Task directions |
How many of the lines below contain the string "viewBox"? Give only the number.

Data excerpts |
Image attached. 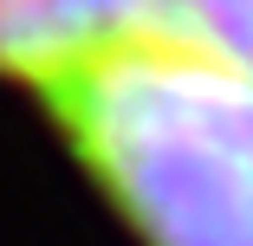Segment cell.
<instances>
[{
    "label": "cell",
    "mask_w": 253,
    "mask_h": 246,
    "mask_svg": "<svg viewBox=\"0 0 253 246\" xmlns=\"http://www.w3.org/2000/svg\"><path fill=\"white\" fill-rule=\"evenodd\" d=\"M33 97L143 246H253V65L124 45Z\"/></svg>",
    "instance_id": "6da1fadb"
},
{
    "label": "cell",
    "mask_w": 253,
    "mask_h": 246,
    "mask_svg": "<svg viewBox=\"0 0 253 246\" xmlns=\"http://www.w3.org/2000/svg\"><path fill=\"white\" fill-rule=\"evenodd\" d=\"M124 45H208L253 65V0H0V78L33 91Z\"/></svg>",
    "instance_id": "7a4b0ae2"
}]
</instances>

Reply |
2